Li Yongqin, Bisera Joe, Geheb Fredrick, Tang Wanchun, Weil Max Harry
Weil Institute of Critical Care Medicine, Rancho Mirage, CA, USA.
Crit Care Med. 2008 Jan;36(1):198-203. doi: 10.1097/01.CCM.0000295589.64729.6B.
Current versions of automated external defibrillators (AEDs) mandate interruptions of chest compression for rhythm analyses because of artifacts produced by chest compressions. Interruption of chest compressions reduces likelihood of successful resuscitation by as much as 50%. We sought a method to identify a shockable rhythm without interrupting chest compressions during cardiopulmonary resuscitation (CPR).
Experimental study.
Weil Institute of Critical Care Medicine, Rancho Mirage, CA.
None.
Electrocardiographs (ECGs) were recorded in conjunction with AEDs during CPR in human victims. A shockable rhythm was defined as disorganized rhythm with an amplitude > 0.1 mV or, if organized, at a rate of > or = 180 beats/min. Wavelet-based transformation and shape-based morphology detection were used for rhythm classification. Morphologic consistencies of waveform representing QRS components were analyzed to differentiate between disorganized and organized rhythms. For disorganized rhythms, the amplitude spectrum area was computed in the frequency domain to distinguish between shockable ventricular fibrillation and nonshockable asystole. For organized rhythms, in victims in whom the absence of a heartbeat was independently confirmed, the heart rate was estimated for further classification.
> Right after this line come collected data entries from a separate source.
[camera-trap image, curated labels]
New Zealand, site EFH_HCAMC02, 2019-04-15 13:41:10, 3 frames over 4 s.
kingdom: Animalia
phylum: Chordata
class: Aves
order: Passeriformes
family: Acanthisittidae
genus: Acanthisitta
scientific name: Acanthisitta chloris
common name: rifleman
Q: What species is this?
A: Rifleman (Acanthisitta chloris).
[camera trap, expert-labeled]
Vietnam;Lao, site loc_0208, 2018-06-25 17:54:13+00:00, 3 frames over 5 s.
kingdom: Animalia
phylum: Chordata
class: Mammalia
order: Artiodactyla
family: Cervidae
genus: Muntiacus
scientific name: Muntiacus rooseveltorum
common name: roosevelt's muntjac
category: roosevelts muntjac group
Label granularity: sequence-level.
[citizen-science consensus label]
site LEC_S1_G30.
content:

To derive the algorithm, we used 29 recordings on 29 patients from the Creighton University ventricular tachyarrhythmia database. For validation, the algorithm was tested on an independent population of 229 victims, including recordings of both ECG and depth of chest compressions obtained during suspected out-of-hospital sudden death. The recordings included 111 instances in which the ECG was corrupted during chest compressions. A shockable rhythm was identified with a sensitivity of 93% and a specificity of 89%, yielding a positive predictive value of 91%. A nonshockable rhythm was identified with a sensitivity of 89%, a specificity of 93%, and a positive predictive value of 91% during uninterrupted chest compression.
The algorithm fulfilled the potential lifesaving advantages of allowing for uninterrupted chest compression, avoiding pauses for automated rhythm analyses before prompting delivery of an electrical shock.
由于胸部按压产生的伪迹,当前版本的自动体外除颤器(AED)要求中断胸部按压以进行心律分析。胸部按压的中断会使成功复苏的可能性降低多达50%。我们寻求一种在心肺复苏(CPR)期间不中断胸部按压就能识别可电击心律的方法。
实验研究。
加利福尼亚州兰乔米拉奇的威尔重症医学研究所。
无。
在对人类受害者进行心肺复苏期间,将心电图(ECG)与自动体外除颤器同步记录。可电击心律定义为振幅>0.1 mV的紊乱心律,或者如果是规整心律,则心率>或 = 180次/分钟。基于小波的变换和基于形状的形态学检测用于心律分类。分析代表QRS波群成分的波形的形态一致性,以区分紊乱心律和规整心律。对于紊乱心律,在频域中计算振幅谱面积,以区分可电击的心室颤动和不可电击的心脏停搏。对于规整心律,在独立确认无心跳的受害者中,估计心率以进行进一步分类。
为了推导该算法,我们使用了来自克里顿大学室性快速性心律失常数据库的29例患者的29份记录。为了进行验证,该算法在229名受害者的独立人群中进行了测试,包括在疑似院外猝死期间获得的心电图和胸部按压深度的记录。这些记录包括111例在胸部按压期间心电图被干扰的情况。在不中断胸部按压的情况下,识别可电击心律的灵敏度为93%,特异度为89%,阳性预测值为91%。识别不可电击心律的灵敏度为89%,特异度为93%,阳性预测值为91%。
该算法实现了允许不间断胸部按压的潜在救生优势,避免了在提示电击之前进行自动心律分析的停顿。